Transcribe the records that follow, preserving every word.

▶ _Spatial question entries_
+ + +
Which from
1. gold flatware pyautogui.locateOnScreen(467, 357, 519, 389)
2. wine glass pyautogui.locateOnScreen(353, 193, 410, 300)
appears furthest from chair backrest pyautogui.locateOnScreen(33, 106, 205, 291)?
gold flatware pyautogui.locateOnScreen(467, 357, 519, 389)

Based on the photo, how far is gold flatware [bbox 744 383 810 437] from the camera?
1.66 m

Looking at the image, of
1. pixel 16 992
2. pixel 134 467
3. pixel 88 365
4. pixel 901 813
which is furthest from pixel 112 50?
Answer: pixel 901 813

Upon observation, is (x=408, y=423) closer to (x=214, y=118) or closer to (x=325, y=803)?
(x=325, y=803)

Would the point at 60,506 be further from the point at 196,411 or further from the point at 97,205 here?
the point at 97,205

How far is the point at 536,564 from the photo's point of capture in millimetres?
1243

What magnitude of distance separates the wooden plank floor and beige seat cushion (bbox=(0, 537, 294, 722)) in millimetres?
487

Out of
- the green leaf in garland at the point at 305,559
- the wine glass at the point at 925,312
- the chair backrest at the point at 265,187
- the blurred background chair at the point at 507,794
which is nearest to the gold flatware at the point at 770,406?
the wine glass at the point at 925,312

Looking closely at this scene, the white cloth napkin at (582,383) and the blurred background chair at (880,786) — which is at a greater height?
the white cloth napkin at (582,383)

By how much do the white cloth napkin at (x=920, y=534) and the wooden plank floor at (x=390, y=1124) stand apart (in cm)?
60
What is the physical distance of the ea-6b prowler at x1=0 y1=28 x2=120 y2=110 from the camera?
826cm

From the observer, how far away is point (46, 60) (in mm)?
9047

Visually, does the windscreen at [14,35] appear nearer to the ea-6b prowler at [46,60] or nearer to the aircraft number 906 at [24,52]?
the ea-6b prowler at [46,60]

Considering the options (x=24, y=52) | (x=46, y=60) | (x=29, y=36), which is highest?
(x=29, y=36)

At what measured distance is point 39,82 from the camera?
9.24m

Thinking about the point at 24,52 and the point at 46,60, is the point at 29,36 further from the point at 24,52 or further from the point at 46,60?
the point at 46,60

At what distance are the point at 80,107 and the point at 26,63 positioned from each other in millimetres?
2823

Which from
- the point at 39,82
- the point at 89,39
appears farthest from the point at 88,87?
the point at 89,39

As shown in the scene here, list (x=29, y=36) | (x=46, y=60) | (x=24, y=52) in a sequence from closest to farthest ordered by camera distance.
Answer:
+ + +
▶ _Response_
Which from
1. gold flatware pyautogui.locateOnScreen(467, 357, 519, 389)
2. wine glass pyautogui.locateOnScreen(353, 193, 410, 300)
appears furthest from chair backrest pyautogui.locateOnScreen(33, 106, 205, 291)?
gold flatware pyautogui.locateOnScreen(467, 357, 519, 389)

Based on the photo, how far is gold flatware [bbox 744 383 810 437] from the camera?
1.66 m

Looking at the image, of
1. pixel 16 992
2. pixel 134 467
3. pixel 88 365
4. pixel 901 813
which is furthest from pixel 112 50?
Answer: pixel 901 813

Upon observation, is (x=408, y=423) closer to (x=214, y=118) or closer to (x=325, y=803)?
(x=325, y=803)

Would the point at 60,506 be further from the point at 196,411 or further from the point at 97,205 here?
the point at 97,205

How far is the point at 536,564 from the photo's point of capture in millimetres?
1243

What magnitude of distance separates the wooden plank floor and beige seat cushion (bbox=(0, 537, 294, 722)) in millimetres?
487

Out of
- the green leaf in garland at the point at 305,559
- the wine glass at the point at 925,312
- the chair backrest at the point at 265,187
- the blurred background chair at the point at 507,794
which is nearest to the gold flatware at the point at 770,406?
the wine glass at the point at 925,312

Looking closely at this scene, the white cloth napkin at (582,383) and the blurred background chair at (880,786) — which is at a greater height?
the white cloth napkin at (582,383)

By how much do the white cloth napkin at (x=920, y=534) and the wooden plank floor at (x=390, y=1124) stand apart (in cm)?
60
What is the physical distance of the ea-6b prowler at x1=0 y1=28 x2=120 y2=110 from the camera?
826cm

From the observer, how far away is point (46, 60) (in mm)?
9047

Visually, does the windscreen at [14,35] appear nearer to the ea-6b prowler at [46,60] or nearer to the aircraft number 906 at [24,52]?
the ea-6b prowler at [46,60]

Considering the options (x=24, y=52) | (x=46, y=60) | (x=29, y=36), which is highest?
(x=29, y=36)

At what measured distance is point 39,82 from the camera?
9.24m

Thinking about the point at 24,52 and the point at 46,60, is the point at 29,36 further from the point at 24,52 or further from the point at 46,60?
the point at 46,60

At what distance are the point at 80,107 and the point at 26,63 positioned from each other in millimetres?
2823

Which from
- the point at 39,82
- the point at 89,39
appears farthest from the point at 88,87?
the point at 89,39

As shown in the scene here, list (x=29, y=36) | (x=46, y=60) | (x=24, y=52) in a sequence from closest to farthest ordered by camera distance.
Answer:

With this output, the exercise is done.